Ranked 13th in the world to Singapore's 36th, Malaysia were a technically superior side that bossed proceedings from the get go, scoring twice within the first four minutes.
This is the first major tournament in which the International Hockey Federation is utilising its new format of play - four 15-minute quarters instead of two 35-minute halves.
Skipper Enrico Marican (11th) and Silas Abdul Razak (28th) scored to keep Singapore in the game in a hectic first two quarters that ended 4-2 in favour of the Malaysians, but it was downhill from there.
Two goals in each of the last two periods saw Malaysia cruise to victory.
"The scoreline is not of any concern to me, it's purely the small disciplines which we are not paying enough attention to," said coach Solomon Casoojee.

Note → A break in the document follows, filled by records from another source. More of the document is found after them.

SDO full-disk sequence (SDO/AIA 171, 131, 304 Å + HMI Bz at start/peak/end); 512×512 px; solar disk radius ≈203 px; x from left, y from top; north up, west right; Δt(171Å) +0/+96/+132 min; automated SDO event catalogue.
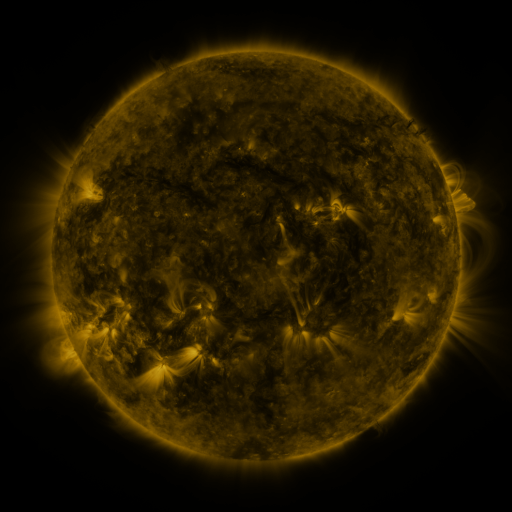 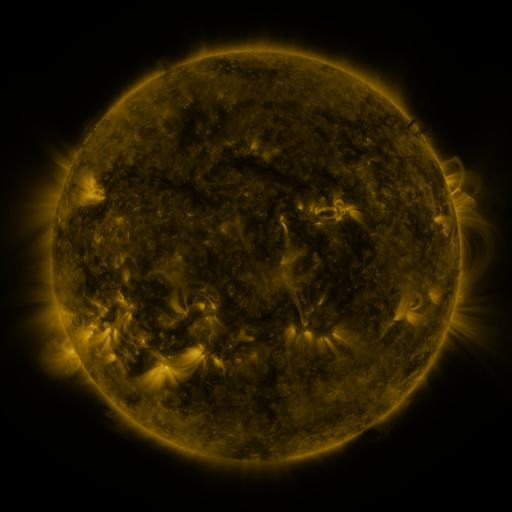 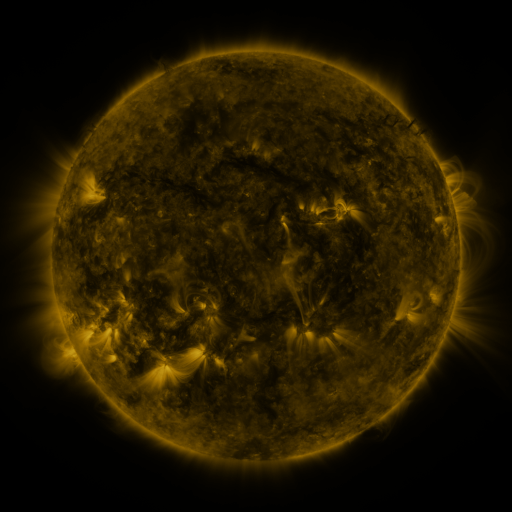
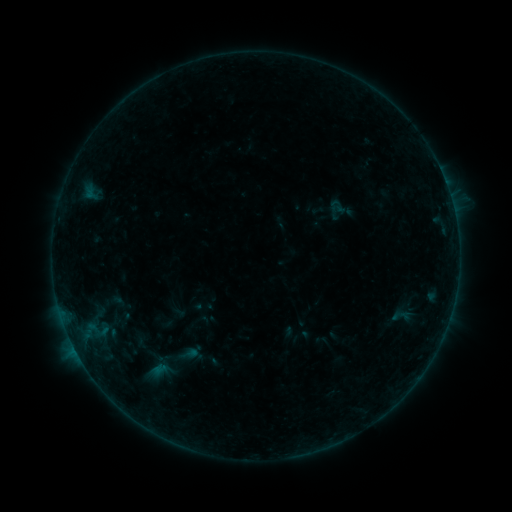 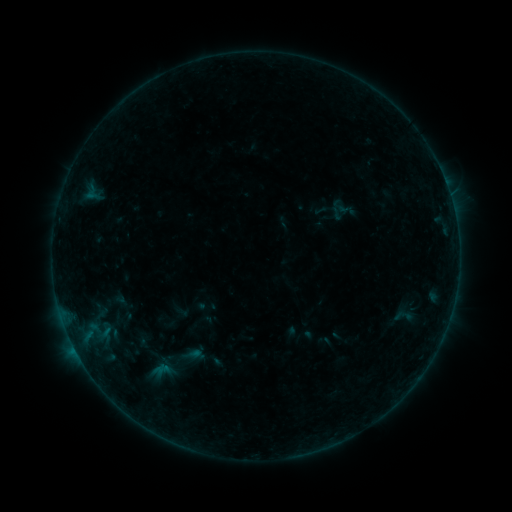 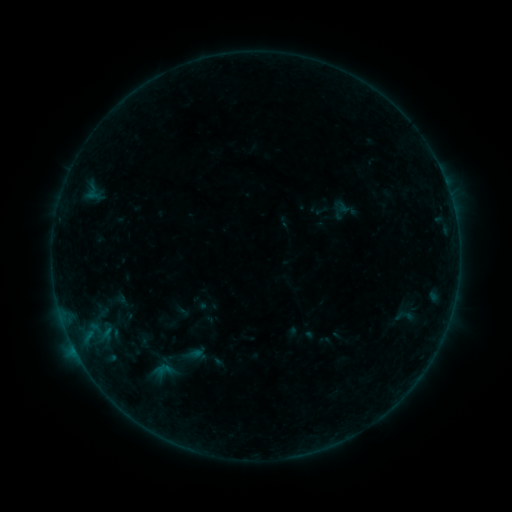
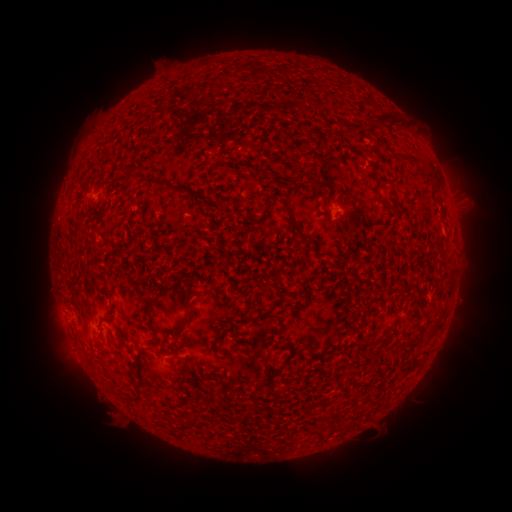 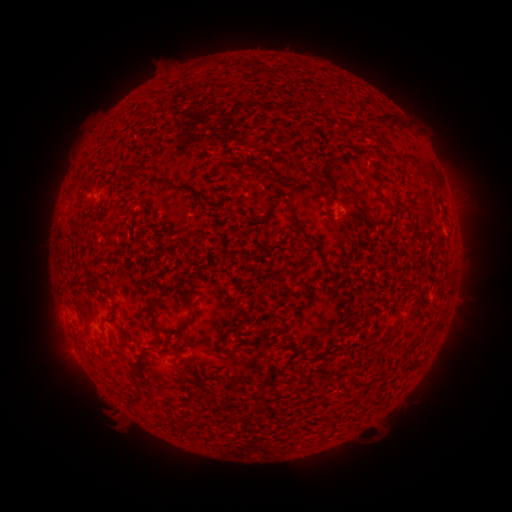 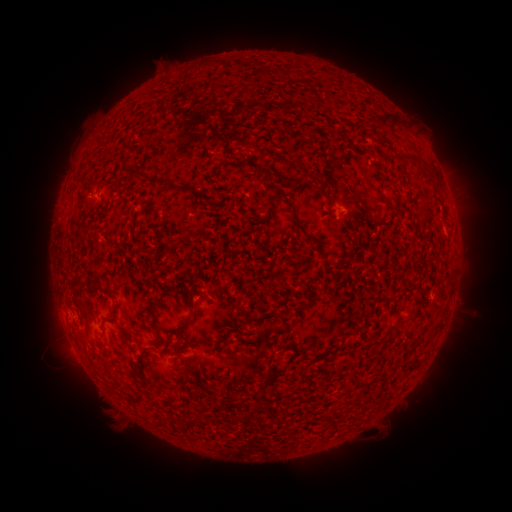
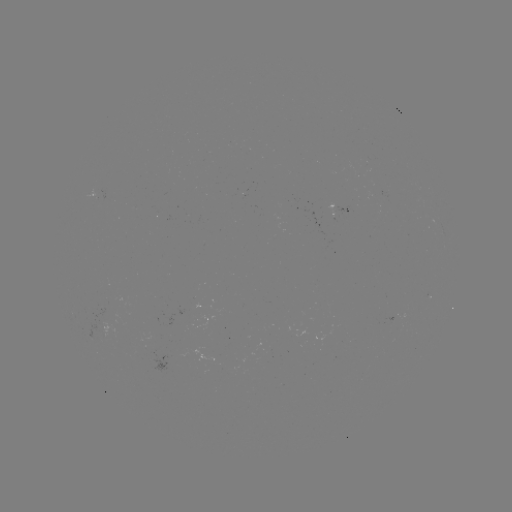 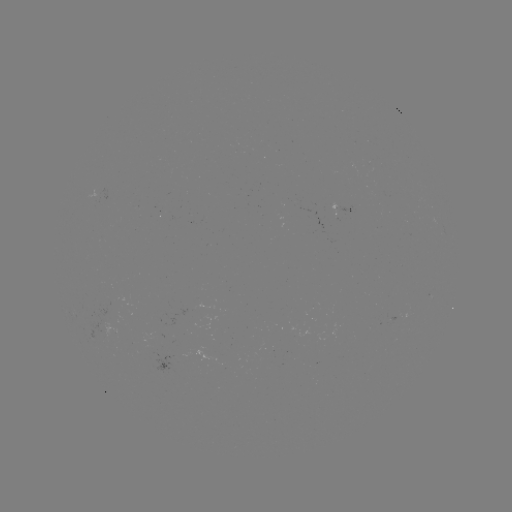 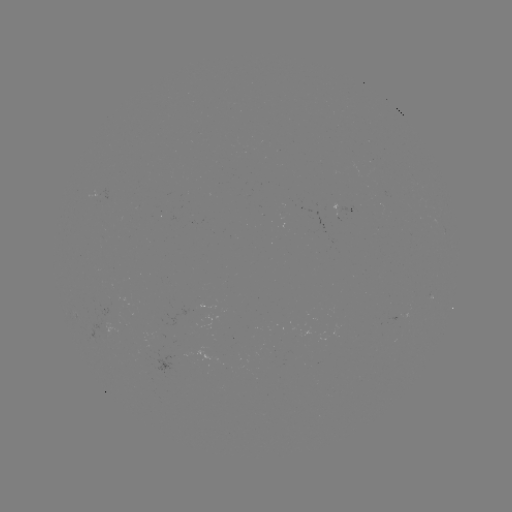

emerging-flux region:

"Too many soft turnovers caught up with us. We lost the ball 66 times in 60 minutes and won it back only 37 times. We thus had to chase a lot of the ball, so the defensive structure wasn't in place as we were attacking.
"It is very disappointing because this is an area we have been working on and focusing on for a long time," he said.
Watching from the stands at Seonhak, Minister for Culture, Community and Youth Lawrence Wong hopes that The Final Push - a funding programme aimed at plugging gaps in its SportSG's Annual National Sports Association Grant Exercise (ANGE) funding, to give various sports their best chance at striking gold when the SEA Games comes to Singapore next year - can fuel hockey's drive for gold.
"We hope to give them the resources to dedicate themselves to full-time training in the months leading up to the SEA Games, more overseas competition, more exposure and, hopefully with that, they'll be better prepared," he said.
But there is little time to brood.
Casoojee's men face Asian powerhouse South Korea in their second Group A fixture today, and speaking to The New Paper last evening, Suresh hopes to be in the best shape possible.
"To be honest, having back-to-back games will be really tiring and physical recovery is really important," he said. Singapore will hope this madman is at the top of his game today.
"I expect to be quite busy (today), and I hope we can stick to our game plan."
After today's fixture, Singapore will get a day's break before facing Bangladesh on Tuesday.